*Data entries*:
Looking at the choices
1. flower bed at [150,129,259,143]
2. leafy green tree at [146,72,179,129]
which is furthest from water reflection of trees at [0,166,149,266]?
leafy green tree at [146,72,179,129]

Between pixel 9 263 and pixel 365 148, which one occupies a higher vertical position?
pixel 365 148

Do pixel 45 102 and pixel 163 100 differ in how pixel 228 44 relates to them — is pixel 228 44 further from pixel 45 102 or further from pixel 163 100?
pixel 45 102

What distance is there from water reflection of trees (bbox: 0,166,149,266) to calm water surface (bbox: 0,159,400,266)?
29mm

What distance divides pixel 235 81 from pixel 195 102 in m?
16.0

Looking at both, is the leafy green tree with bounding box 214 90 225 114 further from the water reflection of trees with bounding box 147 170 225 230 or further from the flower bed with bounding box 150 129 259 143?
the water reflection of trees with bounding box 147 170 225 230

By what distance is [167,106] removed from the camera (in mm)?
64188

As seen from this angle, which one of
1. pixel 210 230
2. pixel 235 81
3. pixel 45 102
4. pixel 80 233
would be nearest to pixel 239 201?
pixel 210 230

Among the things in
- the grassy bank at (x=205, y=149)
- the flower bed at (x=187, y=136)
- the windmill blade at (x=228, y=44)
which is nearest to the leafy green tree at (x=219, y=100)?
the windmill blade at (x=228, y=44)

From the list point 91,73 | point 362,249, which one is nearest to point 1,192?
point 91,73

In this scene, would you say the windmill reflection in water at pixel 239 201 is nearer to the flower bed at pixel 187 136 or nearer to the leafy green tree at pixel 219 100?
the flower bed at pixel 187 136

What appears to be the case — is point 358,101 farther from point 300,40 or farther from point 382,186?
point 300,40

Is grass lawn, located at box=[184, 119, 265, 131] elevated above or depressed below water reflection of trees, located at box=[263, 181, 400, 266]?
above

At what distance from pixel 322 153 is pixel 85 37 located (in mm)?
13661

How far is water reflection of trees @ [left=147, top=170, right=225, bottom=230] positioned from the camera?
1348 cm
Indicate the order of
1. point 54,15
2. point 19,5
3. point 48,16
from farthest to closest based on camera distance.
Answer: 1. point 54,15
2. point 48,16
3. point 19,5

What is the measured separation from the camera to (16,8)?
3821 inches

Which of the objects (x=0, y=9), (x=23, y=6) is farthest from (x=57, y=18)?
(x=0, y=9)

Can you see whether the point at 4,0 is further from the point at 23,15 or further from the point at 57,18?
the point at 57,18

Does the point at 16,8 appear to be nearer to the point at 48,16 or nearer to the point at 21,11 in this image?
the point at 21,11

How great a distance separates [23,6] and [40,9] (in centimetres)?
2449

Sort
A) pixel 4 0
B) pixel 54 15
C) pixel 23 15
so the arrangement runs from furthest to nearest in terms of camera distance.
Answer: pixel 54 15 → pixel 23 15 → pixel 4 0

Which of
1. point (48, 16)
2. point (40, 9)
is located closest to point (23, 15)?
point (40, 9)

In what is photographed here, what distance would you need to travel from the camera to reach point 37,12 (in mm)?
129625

*What you have to do*: Copy the stretch from the line containing "In what is photographed" through the end of the items, replacing "camera" with "lens" and leaving everything else unchanged.

*Answer*:
In what is photographed here, what distance would you need to travel from the lens to reach point 37,12 (in mm)?
129625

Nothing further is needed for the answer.